My experiment with Social Media

Those of you that follow me on social media might have noticed a few patterns over the last twelve months as I tried various tactics to grow my following. Some of these have been more successful than others, so I decided to carry out a quick review of the plan to determine whether I’m likely to meet my goal of increasing traffic to the website over the year.

Back in 2016, I started actively scheduling my social media interactions on Twitter, curating content through a platform called Hootsuite and measuring how the channel was performing. As many social media experts advocate, having a constant presence did seem to grow my following and as weeks turned into months, my follower count gradually ticked up.

As I’m not really into collecting followers for the sake of it, I later asked myself what I was trying to achieve. Part of my goal was to train myself as a social media expert – at the time, I was only partly involved in Marketing and wanted to build a portfolio of achievements which would encourage a future employer to take a punt on me as a full-time marketer. Another part of my goal was to try and build visibility for Viola Enterprises; although to date, I still have more luck here with word-of-mouth referrals than I have ever had with internet marketing. A final part of my goal was to build a following for this blog.

When I sat down and wrote these goals out, I suddenly realised that I was missing a really obvious point – I was never tweeting articles from the blog; only ever ‘curating’ other people’s content. I was building my brand through association, rather than by demonstration. This needed to change.

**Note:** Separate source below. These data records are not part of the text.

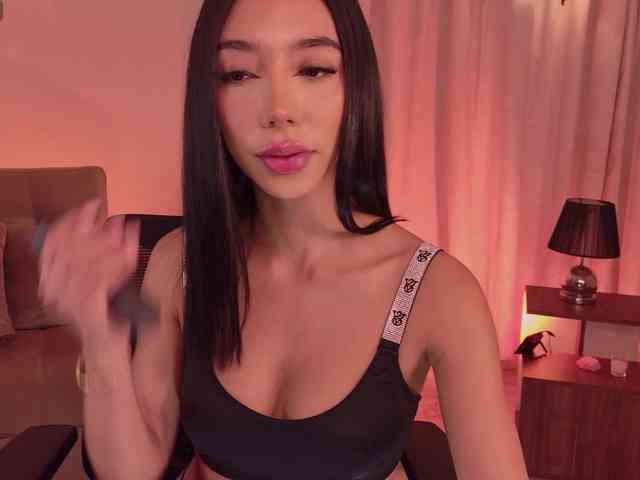 IsabellaLux- webcam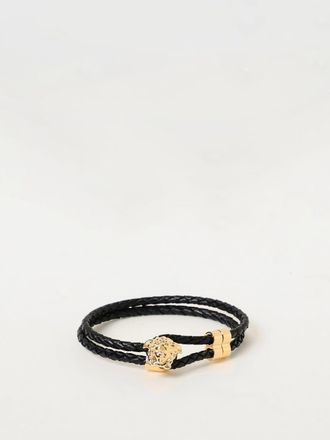 Versace Jewel VERSACE Men color Black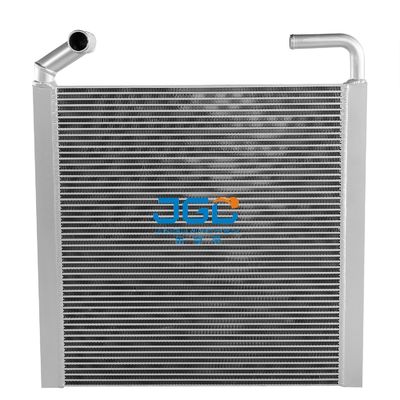 Motor 4BG1 de Radiator For Hitachi EX100-5 EX120-5 del excavador EX120-5 4365742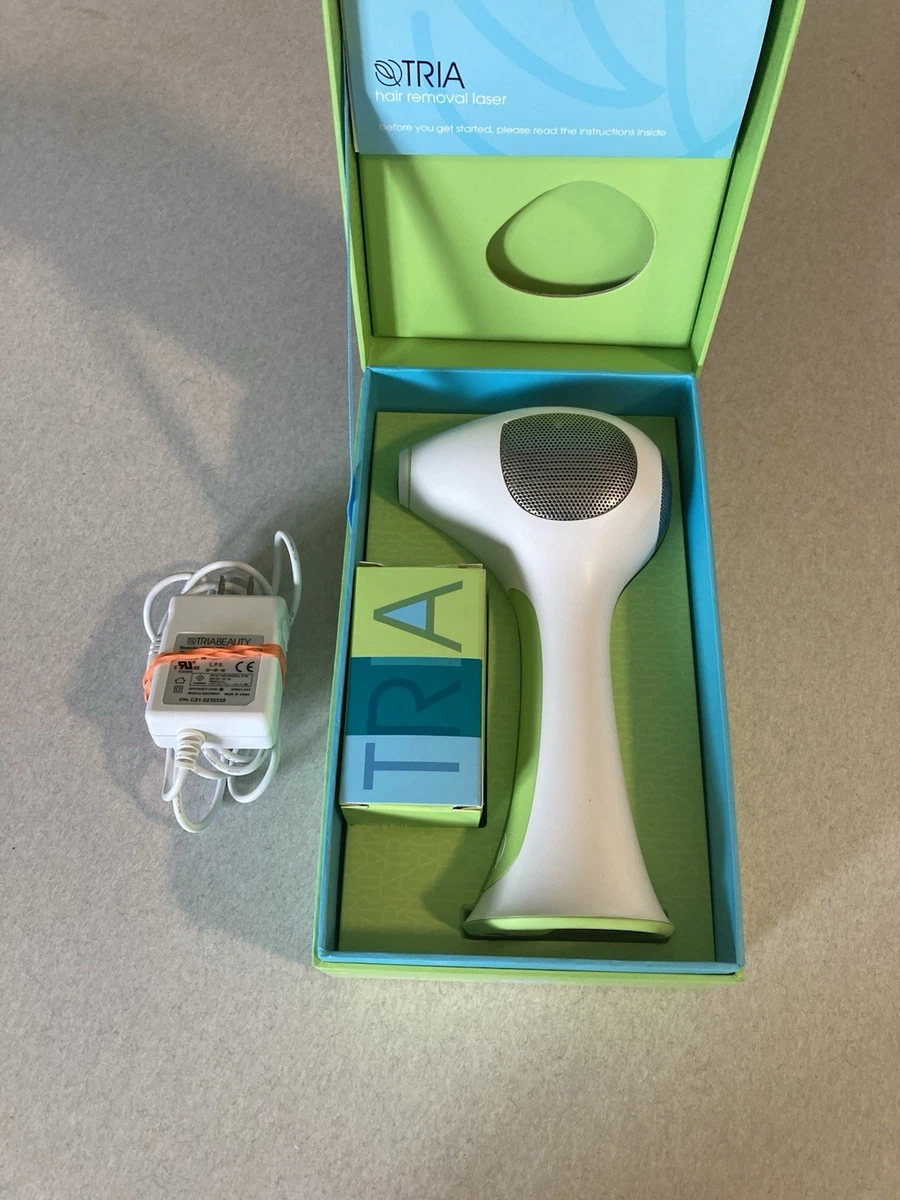 Tria Laser Hair Removal and IPL Equipment for sale - eBay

Towards the end of 2016, I  decided to bite the bullet and start scheduling my own articles to tweet about. At first, I wasn’t getting much engagement, but slowly, I’ve started to see an upward trend in the traffic visiting the website.

How I did it

Although I’m a huge fan of Hootsuite, I couldn’t really justify the cost of the platform for personal use, so after my year’s subscription ran out, I moved over to a free platform called Buffer. It’s a pretty basic tool – free to use (providing you keep your queue to ten scheduled posts) and links into a whole range of social media platforms including Facebook, Twitter and LinkedIn.

I took 25 blog posts I’d written here on, created three unique tweets (75 tweets total), then added these tweets to Buffer, scheduling two a day until I’d run out of tweets.

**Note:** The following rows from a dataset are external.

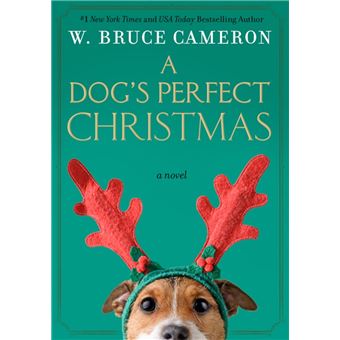 A Dog's Perfect Christmas - 1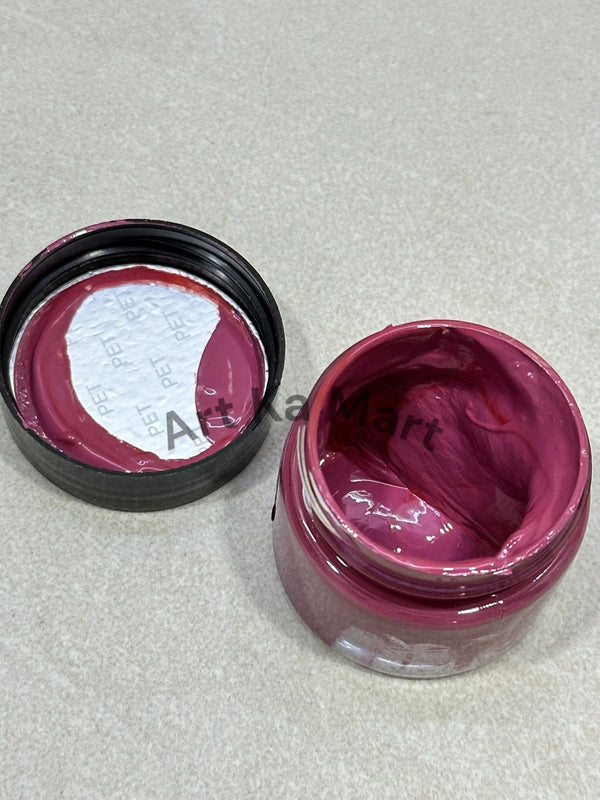 MAGENTA OPAQUE PIGMENT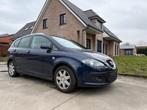 SEAT Altea XL 1.4 TSI Style, Auto's, Seat, Stof, Zwart, Altea XL, Blauw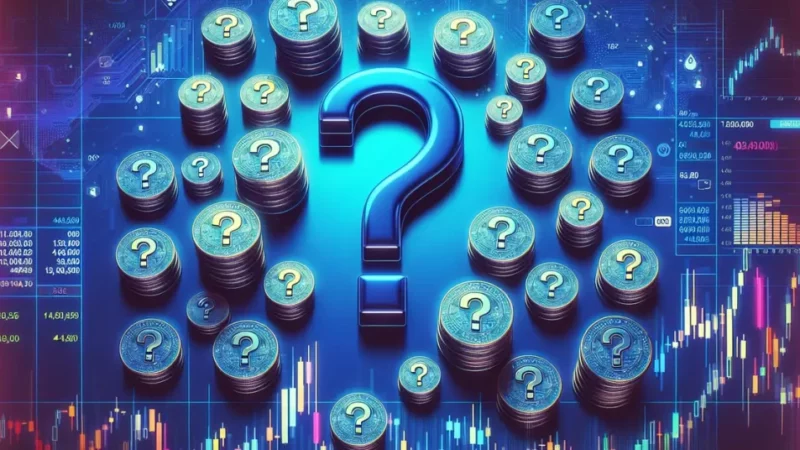 5 Most Undervalued Altcoins Right Now That Could Surge Anytime Soon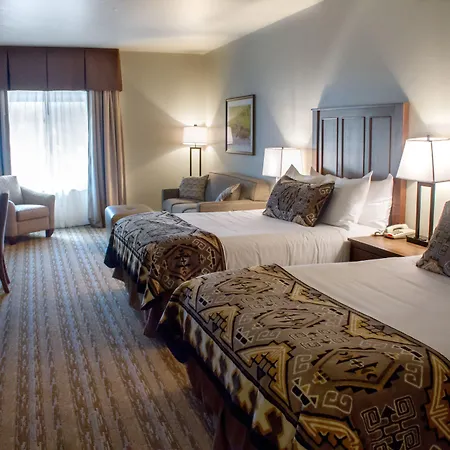 Cedar Creek Lodge & Conference Center-2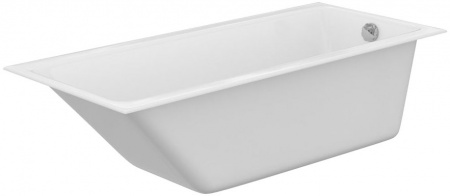   Cersanit Crea WP-CREA*170 170x75 + -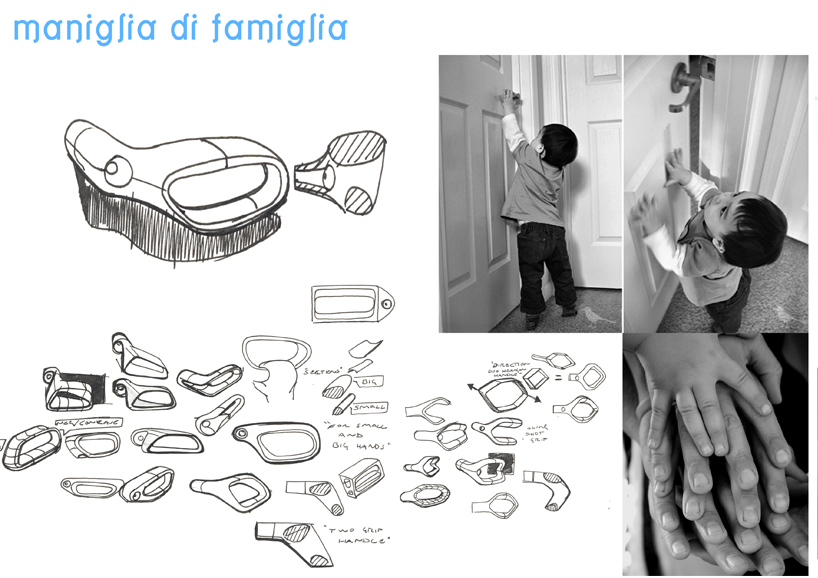 Manigligla di Famiglia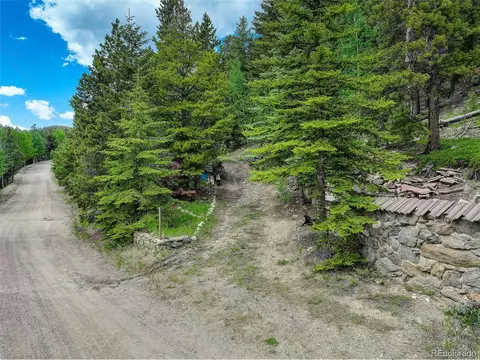 101 Lodgepole Dr, Evergreen, CO 80439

My thinking was that if most my tweets linked to articles on the blog, I should see an increase in traffic coming from Twitter on Google Analytics. It might sound obvious, but now I had a goal (increased site traffic from Twitter), a means to achieve that goal (Buffer and Twitter) and a method of measuring performance (Google Analytics).

It took me a bit longer than I’d have liked – I had to re-write the tweets, pick suitable articles and constantly top up my Buffer account (as I had the free version, I could only schedule 10 at a time!). By choosing to tweet only twice a day and at staggered times, I figured I’d maximise my exposure without clogging people’s feeds up with an endless stream of self-promotion. Clever, right?

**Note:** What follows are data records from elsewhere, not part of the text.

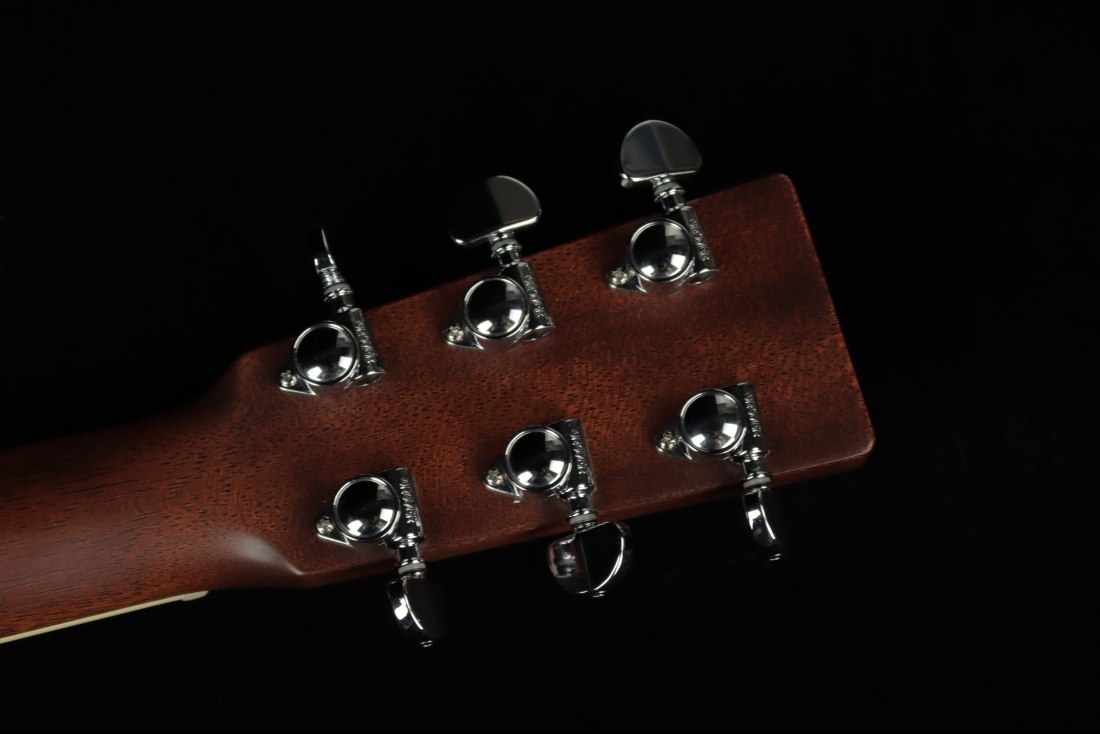 Martin HD-35 Reimagined w/L.R. Baggs Element VTC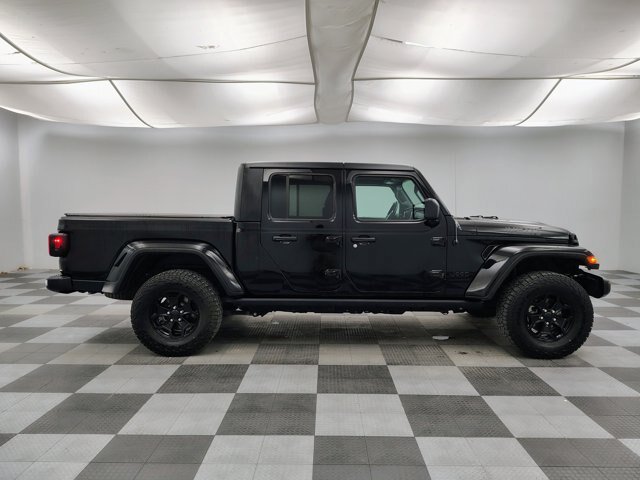 Used 2022 Jeep Gladiator Sport AWD/4WD image 10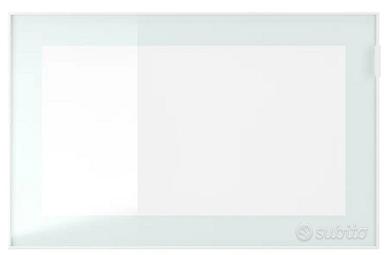 Anta Ikea Glassvik 60x38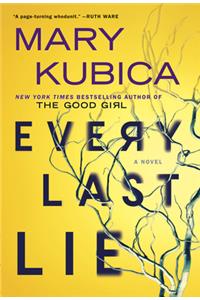 Every Last Lie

In addition to this, I started using hashtags; usually not something I’ve been a fan of, but I decided to make an exception for the experiment. For those that don’t know, a hashtag is simply a hash symbol ‘#’ followed by a key search phrase (for example #social) which people can use on twitter to search for tweets on a specific subject. Despite my aversion to them (rather an irrational one in fairness), I noticed that I was attracting more engagement on Twitter – engagement which should increase exposure and drive traffic to the website.

As I have Twitter installed on my phone, I used the notifications feature to keep up to date with responses and new followers, making a point of trying to actively engage with those who interacted with and shared my content. Again, I found that this seemed to make followers ‘stickier’ and more likely to engage with my content.

The results

As of the date of publication of this article, the experiment has only been running about ten weeks, but I’m already starting to see the impact. Page views are up just over 1%, people are spending about 50% more time on the site and my bounce rate has dropped by just over 7%. Traffic from Social Media is up around 5%.

Rather frustratingly, that success doesn’t seem to have translated over to a significant increase in my follower count, which has been hovering around the 1160 mark for the duration of the experiment. I have a feeling I’ll need to figure out some new tactics on that front, as I’m aiming to grow to 2000 by the end of the year. Still a long way to go!

I’m aiming to run the experiment for about six months before trying to draw a conclusion for it, but early data is certainly encouraging. One of my projects for this year is to have a look at the design of the website – it’s only two years old, so I don’t think it needs anything major, but I’m debating getting some more imagery on it, along with a videos page. Of course, that will mean creating some, but I’ve still got ten months of the year left to hit that goal!